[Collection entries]
----------

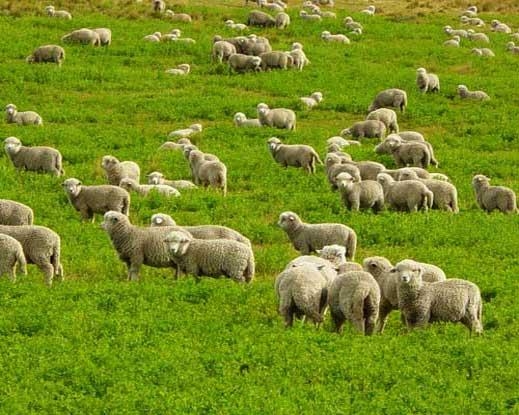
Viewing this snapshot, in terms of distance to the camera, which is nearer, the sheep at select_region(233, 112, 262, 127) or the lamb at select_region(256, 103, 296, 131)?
the lamb at select_region(256, 103, 296, 131)

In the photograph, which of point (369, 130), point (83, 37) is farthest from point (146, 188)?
point (83, 37)

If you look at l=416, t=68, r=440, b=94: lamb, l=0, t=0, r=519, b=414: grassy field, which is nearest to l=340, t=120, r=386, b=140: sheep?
l=0, t=0, r=519, b=414: grassy field

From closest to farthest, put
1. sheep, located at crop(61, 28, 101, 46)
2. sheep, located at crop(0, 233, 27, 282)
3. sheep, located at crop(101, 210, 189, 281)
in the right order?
sheep, located at crop(0, 233, 27, 282) < sheep, located at crop(101, 210, 189, 281) < sheep, located at crop(61, 28, 101, 46)

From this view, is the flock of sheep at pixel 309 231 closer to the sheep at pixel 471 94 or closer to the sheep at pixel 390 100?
the sheep at pixel 390 100

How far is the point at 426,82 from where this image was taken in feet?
120

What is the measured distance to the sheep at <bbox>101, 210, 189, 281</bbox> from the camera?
17031 mm

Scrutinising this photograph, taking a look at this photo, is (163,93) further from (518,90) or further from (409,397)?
(409,397)


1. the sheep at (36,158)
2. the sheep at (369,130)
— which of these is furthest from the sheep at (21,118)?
the sheep at (369,130)

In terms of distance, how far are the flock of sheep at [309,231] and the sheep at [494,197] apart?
22 millimetres

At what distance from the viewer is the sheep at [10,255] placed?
15758 mm

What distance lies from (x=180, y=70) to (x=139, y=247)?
21.9m

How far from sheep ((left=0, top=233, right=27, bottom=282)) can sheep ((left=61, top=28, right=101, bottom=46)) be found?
25622mm

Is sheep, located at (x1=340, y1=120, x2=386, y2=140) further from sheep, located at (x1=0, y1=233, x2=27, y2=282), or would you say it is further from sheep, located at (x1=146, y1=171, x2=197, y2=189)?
sheep, located at (x1=0, y1=233, x2=27, y2=282)

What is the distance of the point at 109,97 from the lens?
34.4 metres
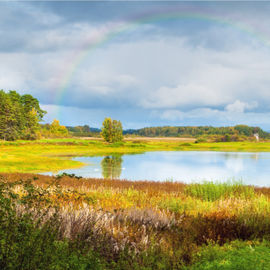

----------

WHAT THE EXERCISE ASKS:
Reproduce all of the data above word for word, leaving out the pictures.

COMPLETED TASK:
Viewing this snapshot, in terms of distance to the camera, which is nearer, the sheep at select_region(233, 112, 262, 127) or the lamb at select_region(256, 103, 296, 131)?
the lamb at select_region(256, 103, 296, 131)

In the photograph, which of point (369, 130), point (83, 37) is farthest from point (146, 188)?
point (83, 37)

If you look at l=416, t=68, r=440, b=94: lamb, l=0, t=0, r=519, b=414: grassy field, which is nearest to l=340, t=120, r=386, b=140: sheep?
l=0, t=0, r=519, b=414: grassy field

From closest to farthest, put
1. sheep, located at crop(61, 28, 101, 46)
2. sheep, located at crop(0, 233, 27, 282)
3. sheep, located at crop(101, 210, 189, 281)
in the right order?
sheep, located at crop(0, 233, 27, 282) < sheep, located at crop(101, 210, 189, 281) < sheep, located at crop(61, 28, 101, 46)

From this view, is the flock of sheep at pixel 309 231 closer to the sheep at pixel 471 94 or closer to the sheep at pixel 390 100?
the sheep at pixel 390 100

How far is the point at 426,82 from where this image was taken in feet?
120

What is the measured distance to the sheep at <bbox>101, 210, 189, 281</bbox> from the camera?
17031 mm

Scrutinising this photograph, taking a look at this photo, is (163,93) further from (518,90) or further from (409,397)?
(409,397)


1. the sheep at (36,158)
2. the sheep at (369,130)
— which of these is furthest from the sheep at (21,118)?
the sheep at (369,130)

In terms of distance, how far are the flock of sheep at [309,231] and the sheep at [494,197] apart?
22 millimetres

At what distance from the viewer is the sheep at [10,255] placed?
15758 mm

What distance lies from (x=180, y=70) to (x=139, y=247)?
21.9m

How far from sheep ((left=0, top=233, right=27, bottom=282)) can sheep ((left=61, top=28, right=101, bottom=46)) be found?
25622mm

Is sheep, located at (x1=340, y1=120, x2=386, y2=140) further from sheep, located at (x1=0, y1=233, x2=27, y2=282), or would you say it is further from sheep, located at (x1=146, y1=171, x2=197, y2=189)?
sheep, located at (x1=0, y1=233, x2=27, y2=282)

What is the distance of the point at 109,97 from the lens?
34.4 metres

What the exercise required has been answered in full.